-- DIRECTIONS --
Repeat exactly the lines from the first line of the records through the line containing "site NIA_S1_31A.", and nothing more.

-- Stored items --
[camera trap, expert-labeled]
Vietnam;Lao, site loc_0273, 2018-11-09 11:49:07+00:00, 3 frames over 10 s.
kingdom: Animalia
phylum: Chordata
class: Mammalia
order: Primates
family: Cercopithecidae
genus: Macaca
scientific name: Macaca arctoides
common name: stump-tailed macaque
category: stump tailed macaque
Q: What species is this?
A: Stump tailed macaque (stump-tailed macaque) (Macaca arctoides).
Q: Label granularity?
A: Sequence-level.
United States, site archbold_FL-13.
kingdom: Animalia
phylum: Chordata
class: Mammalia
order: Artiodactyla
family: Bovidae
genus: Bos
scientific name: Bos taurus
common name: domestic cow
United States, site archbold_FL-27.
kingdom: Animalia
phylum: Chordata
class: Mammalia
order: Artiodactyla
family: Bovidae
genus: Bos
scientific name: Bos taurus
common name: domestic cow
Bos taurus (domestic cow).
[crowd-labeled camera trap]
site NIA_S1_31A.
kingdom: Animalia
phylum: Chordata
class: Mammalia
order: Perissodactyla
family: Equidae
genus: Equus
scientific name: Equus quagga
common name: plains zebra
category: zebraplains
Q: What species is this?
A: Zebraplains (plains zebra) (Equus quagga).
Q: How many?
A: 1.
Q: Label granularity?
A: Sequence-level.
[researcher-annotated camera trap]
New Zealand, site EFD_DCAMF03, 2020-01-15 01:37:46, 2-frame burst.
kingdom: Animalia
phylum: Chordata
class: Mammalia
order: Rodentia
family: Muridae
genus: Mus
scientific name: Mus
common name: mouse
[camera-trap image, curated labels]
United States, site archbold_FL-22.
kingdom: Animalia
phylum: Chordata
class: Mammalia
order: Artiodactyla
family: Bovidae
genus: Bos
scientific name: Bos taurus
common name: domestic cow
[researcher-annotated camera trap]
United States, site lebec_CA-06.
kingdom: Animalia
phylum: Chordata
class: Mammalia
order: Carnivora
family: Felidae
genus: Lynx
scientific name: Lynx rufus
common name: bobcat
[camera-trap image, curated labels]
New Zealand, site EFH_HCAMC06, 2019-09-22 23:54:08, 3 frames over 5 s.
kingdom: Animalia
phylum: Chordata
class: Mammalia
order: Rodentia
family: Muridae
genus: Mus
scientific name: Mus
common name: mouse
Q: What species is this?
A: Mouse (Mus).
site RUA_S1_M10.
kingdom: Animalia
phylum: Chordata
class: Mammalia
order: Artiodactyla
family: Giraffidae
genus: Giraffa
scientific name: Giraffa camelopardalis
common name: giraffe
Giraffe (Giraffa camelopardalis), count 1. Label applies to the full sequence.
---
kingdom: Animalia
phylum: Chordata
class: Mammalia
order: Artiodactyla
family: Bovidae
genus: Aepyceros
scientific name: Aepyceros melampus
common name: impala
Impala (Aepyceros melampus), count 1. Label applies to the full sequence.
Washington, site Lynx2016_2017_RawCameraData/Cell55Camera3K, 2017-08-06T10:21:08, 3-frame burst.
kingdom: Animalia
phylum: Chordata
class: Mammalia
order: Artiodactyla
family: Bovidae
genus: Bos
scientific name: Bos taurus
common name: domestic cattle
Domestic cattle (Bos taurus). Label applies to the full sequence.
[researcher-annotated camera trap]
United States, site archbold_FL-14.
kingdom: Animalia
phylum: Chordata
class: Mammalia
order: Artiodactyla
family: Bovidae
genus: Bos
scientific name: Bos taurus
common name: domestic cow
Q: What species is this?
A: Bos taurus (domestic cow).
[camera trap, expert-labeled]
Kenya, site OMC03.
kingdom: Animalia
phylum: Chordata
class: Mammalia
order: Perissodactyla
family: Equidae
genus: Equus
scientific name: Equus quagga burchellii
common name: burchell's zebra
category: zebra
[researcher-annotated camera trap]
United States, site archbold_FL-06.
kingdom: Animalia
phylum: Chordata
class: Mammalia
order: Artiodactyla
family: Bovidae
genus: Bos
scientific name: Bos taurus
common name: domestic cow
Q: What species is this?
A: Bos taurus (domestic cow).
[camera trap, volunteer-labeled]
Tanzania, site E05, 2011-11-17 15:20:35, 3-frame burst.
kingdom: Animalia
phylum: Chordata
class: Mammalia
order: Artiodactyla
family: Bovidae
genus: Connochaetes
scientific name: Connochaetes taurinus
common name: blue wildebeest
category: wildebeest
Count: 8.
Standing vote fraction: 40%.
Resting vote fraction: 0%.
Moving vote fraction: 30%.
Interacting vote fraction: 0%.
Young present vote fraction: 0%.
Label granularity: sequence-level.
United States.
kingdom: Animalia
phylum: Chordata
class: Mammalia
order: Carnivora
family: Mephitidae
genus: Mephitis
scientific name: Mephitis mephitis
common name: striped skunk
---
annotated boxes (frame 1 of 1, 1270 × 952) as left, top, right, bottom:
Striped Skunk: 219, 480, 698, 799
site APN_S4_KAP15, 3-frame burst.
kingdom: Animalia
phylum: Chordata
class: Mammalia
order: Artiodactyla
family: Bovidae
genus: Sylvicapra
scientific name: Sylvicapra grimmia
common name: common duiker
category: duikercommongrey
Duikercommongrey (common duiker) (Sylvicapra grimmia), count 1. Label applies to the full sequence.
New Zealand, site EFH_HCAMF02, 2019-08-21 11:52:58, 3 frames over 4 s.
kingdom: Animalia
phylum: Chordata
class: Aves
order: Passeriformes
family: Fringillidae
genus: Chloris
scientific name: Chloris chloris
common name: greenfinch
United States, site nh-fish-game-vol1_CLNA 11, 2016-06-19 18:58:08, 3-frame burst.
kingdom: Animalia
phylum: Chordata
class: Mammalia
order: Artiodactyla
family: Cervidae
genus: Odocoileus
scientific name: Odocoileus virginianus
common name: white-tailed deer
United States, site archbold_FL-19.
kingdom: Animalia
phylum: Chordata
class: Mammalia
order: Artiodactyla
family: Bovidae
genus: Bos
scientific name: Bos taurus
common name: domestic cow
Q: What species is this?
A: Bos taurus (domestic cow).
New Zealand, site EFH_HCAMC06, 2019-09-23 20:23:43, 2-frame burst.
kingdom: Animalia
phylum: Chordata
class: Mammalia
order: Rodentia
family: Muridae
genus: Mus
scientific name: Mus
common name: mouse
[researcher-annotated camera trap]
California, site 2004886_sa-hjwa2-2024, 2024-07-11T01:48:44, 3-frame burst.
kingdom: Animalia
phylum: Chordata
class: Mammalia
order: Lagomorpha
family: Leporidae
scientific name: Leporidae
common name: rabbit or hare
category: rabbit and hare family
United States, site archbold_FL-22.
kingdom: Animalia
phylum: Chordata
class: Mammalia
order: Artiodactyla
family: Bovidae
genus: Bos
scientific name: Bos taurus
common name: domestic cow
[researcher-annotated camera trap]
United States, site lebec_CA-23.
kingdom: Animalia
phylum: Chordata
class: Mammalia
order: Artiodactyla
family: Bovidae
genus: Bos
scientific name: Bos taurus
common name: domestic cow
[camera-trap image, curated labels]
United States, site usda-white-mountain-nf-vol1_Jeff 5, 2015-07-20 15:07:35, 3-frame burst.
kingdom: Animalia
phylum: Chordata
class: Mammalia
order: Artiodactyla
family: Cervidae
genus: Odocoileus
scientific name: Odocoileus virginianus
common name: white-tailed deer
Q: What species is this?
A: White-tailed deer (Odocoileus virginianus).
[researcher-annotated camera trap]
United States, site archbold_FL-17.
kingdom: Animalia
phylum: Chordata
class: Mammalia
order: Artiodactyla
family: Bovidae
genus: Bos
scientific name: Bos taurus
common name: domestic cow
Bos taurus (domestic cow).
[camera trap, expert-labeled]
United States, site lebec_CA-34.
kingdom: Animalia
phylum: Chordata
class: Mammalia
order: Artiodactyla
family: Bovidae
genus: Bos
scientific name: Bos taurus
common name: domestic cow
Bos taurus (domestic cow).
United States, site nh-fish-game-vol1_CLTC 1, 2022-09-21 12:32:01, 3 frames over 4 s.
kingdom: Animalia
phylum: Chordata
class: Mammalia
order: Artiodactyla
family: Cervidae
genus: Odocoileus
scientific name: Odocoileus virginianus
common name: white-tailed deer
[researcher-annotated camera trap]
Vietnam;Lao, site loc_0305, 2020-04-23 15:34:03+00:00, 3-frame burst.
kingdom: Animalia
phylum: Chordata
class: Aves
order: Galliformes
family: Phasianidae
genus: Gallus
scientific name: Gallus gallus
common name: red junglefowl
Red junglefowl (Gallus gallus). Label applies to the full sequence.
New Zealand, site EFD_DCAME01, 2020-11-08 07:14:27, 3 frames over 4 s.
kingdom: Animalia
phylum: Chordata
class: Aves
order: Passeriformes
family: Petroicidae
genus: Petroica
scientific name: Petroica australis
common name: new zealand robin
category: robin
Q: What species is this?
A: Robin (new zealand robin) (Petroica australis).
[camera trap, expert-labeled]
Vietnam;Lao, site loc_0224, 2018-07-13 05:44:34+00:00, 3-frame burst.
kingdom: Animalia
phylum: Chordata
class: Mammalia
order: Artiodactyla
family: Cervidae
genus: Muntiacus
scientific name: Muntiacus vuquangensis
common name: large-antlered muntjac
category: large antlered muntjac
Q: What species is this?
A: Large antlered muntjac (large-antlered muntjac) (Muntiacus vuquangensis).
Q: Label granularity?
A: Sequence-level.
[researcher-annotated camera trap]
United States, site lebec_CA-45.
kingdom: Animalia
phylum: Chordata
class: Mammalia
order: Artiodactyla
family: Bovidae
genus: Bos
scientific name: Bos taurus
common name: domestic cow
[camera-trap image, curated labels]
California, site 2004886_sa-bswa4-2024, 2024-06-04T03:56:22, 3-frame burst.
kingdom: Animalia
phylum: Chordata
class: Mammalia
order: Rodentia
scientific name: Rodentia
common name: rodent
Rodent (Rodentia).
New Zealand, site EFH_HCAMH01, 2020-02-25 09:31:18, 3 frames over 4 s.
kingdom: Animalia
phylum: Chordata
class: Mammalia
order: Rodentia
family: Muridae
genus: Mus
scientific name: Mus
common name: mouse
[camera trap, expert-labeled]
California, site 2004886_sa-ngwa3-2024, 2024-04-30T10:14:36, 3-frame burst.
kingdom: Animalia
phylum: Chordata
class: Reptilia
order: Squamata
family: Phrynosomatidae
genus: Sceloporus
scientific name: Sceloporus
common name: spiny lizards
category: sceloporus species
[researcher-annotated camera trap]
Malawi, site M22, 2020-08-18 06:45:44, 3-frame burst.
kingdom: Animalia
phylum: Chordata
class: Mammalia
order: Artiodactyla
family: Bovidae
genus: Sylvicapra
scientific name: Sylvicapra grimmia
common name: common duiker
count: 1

-- EXERCISE OUTPUT --
[camera trap, expert-labeled]
Vietnam;Lao, site loc_0273, 2018-11-09 11:49:07+00:00, 3 frames over 10 s.
kingdom: Animalia
phylum: Chordata
class: Mammalia
order: Primates
family: Cercopithecidae
genus: Macaca
scientific name: Macaca arctoides
common name: stump-tailed macaque
category: stump tailed macaque
Q: What species is this?
A: Stump tailed macaque (stump-tailed macaque) (Macaca arctoides).
Q: Label granularity?
A: Sequence-level.
United States, site archbold_FL-13.
kingdom: Animalia
phylum: Chordata
class: Mammalia
order: Artiodactyla
family: Bovidae
genus: Bos
scientific name: Bos taurus
common name: domestic cow
United States, site archbold_FL-27.
kingdom: Animalia
phylum: Chordata
class: Mammalia
order: Artiodactyla
family: Bovidae
genus: Bos
scientific name: Bos taurus
common name: domestic cow
Bos taurus (domestic cow).
[crowd-labeled camera trap]
site NIA_S1_31A.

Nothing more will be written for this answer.